Question

I'm not quite sure what to do with this sum
\[\sum_{n=0}^{\infty} \frac{n!}{2*5*8*...*(3n+2)}\]

Answer 1

are you trying to evaluate that sum or finding the bound for it??

Answer 2

i'm supposed to determine if it's convergent or divergent

Answer 3

does this mean \[ \frac{n!}{\infty (3n+2)}\]

Answer 4

try using comparison test.

Answer 5

sorry my above statement is incorrect

Answer 6

the one with \[\infty\]

Answer 7

would my comparison test be
\[\sum_{n=0}^{\infty} \frac{n!}{(3n+2)}\]

Answer 8

if you remove that 0 at the lower limit you will get
\[ \frac{n!}{2*5*8*...*(3n+2)} \leq \frac{n!}{3*6*9*...*(3n)}\]

Answer 9

why?

Answer 10

\[\sum_{n=0}^{\infty} \frac{n!}{(3n+2)}\]
would this do me any good?

Answer 11

No wait
\[ \sum_{n=0}^{\infty} \frac{n!}{2.5.8...(3n+2)} = 1/2 + \sum_{n=1}^{\infty} \frac{n!}{5.8...(3n+2)} \leq 1/2 + \sum_{n=1}^{\infty} \frac{n!}{3.6.9...(3n+2)}\]

Answer 12

\[ \sum_{n=0}^{\infty} \frac{n!}{2.5.8...(3n+2)} = 1/2 + \sum_{n=1}^{\infty} \frac{n!}{5.8...(3n+2)} \leq 1/2 + \sum_{n=1}^{\infty} \frac{n!}{3.6.9...(3n)} \]

Answer 13

\[ \sum_{n=1}^{\infty} \frac{n!}{3.6.9...(3n+2)} = \sum \frac{n!}{3^nn!} = \sum \frac 1{3^n
}\]
which converges by comparison test.

Answer 14

how about the ratio test?
or would that be silly?

Answer 15

because that would eliminate the 2 5 8 etc

Answer 16

no not silly .. try as you like ... but this is simpler this way.

Answer 17

\[ \frac{(n+1)1}{2*5*8....etc}\ \frac{2*5*8....etc}{n!}\]

Answer 18

so it's convergent

Answer 19

\frac{(n+1)!}{2*5*8....etc}\ \frac{2*5*8....etc}{n!}
sorry typing error

Answer 20

\[\frac{(n+1)!}{2*5*8....etc}\ \frac{2*5*8....etc}{n!}\]

Answer 21

yeah ... you will get

looks like ratio test is simpler.

> _Excerpted records_:
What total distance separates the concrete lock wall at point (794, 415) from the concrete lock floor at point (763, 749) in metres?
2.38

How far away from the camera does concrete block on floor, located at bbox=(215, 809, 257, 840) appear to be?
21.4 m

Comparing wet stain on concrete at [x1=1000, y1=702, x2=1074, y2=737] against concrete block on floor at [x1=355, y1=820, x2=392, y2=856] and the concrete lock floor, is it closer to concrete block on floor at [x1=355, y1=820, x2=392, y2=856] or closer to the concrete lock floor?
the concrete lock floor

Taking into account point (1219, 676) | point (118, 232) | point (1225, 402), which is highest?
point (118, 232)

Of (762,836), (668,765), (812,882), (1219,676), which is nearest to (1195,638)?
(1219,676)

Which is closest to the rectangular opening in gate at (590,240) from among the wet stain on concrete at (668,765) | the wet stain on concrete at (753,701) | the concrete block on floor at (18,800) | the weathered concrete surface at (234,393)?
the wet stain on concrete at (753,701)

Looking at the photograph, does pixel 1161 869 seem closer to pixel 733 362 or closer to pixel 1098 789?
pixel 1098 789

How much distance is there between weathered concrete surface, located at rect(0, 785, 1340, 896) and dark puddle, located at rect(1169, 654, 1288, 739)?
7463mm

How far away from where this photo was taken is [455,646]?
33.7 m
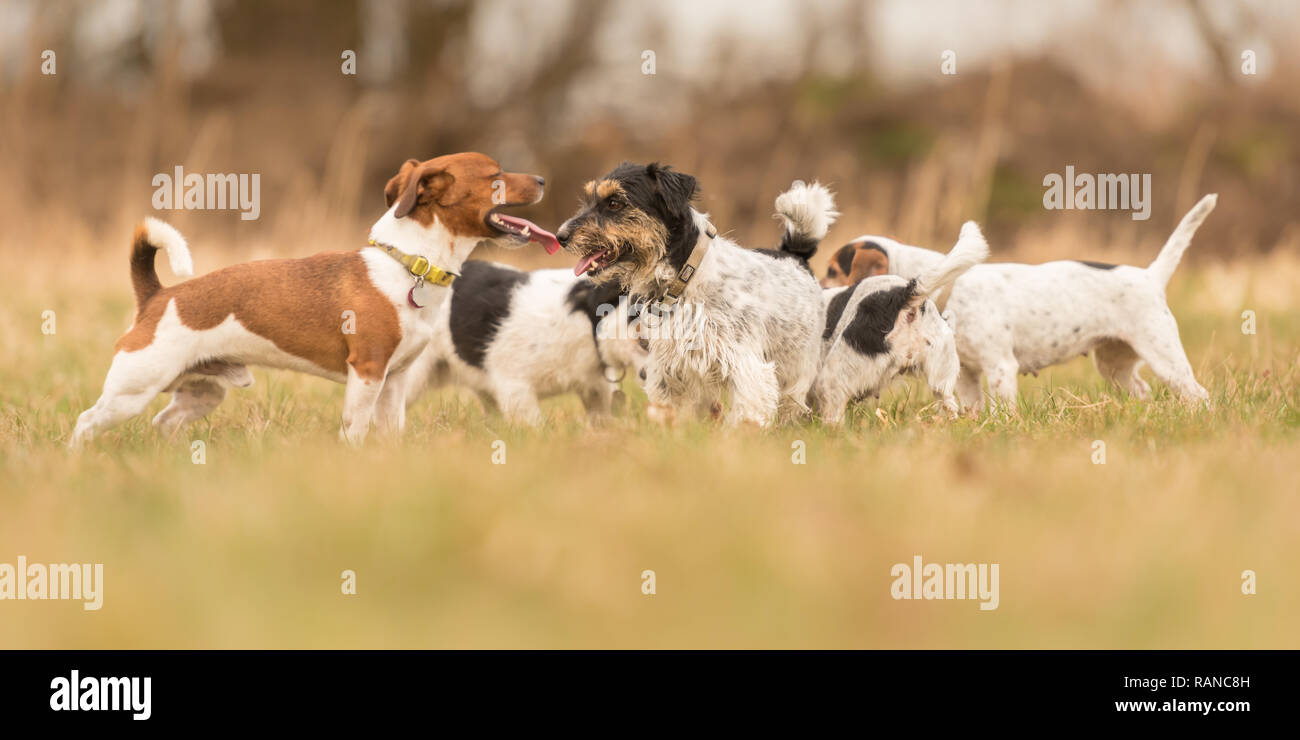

> _What you need to do_: Can you rewrite the part of the thread on series convergence that opens with the words containing "how about the" and closes with "simpler this way.", putting "foolish" wherever "silly" appears? The material has no connection to the thread on series convergence.

> _Expected output_:
how about the ratio test?
or would that be foolish?

Answer 15

because that would eliminate the 2 5 8 etc

Answer 16

no not foolish .. try as you like ... but this is simpler this way.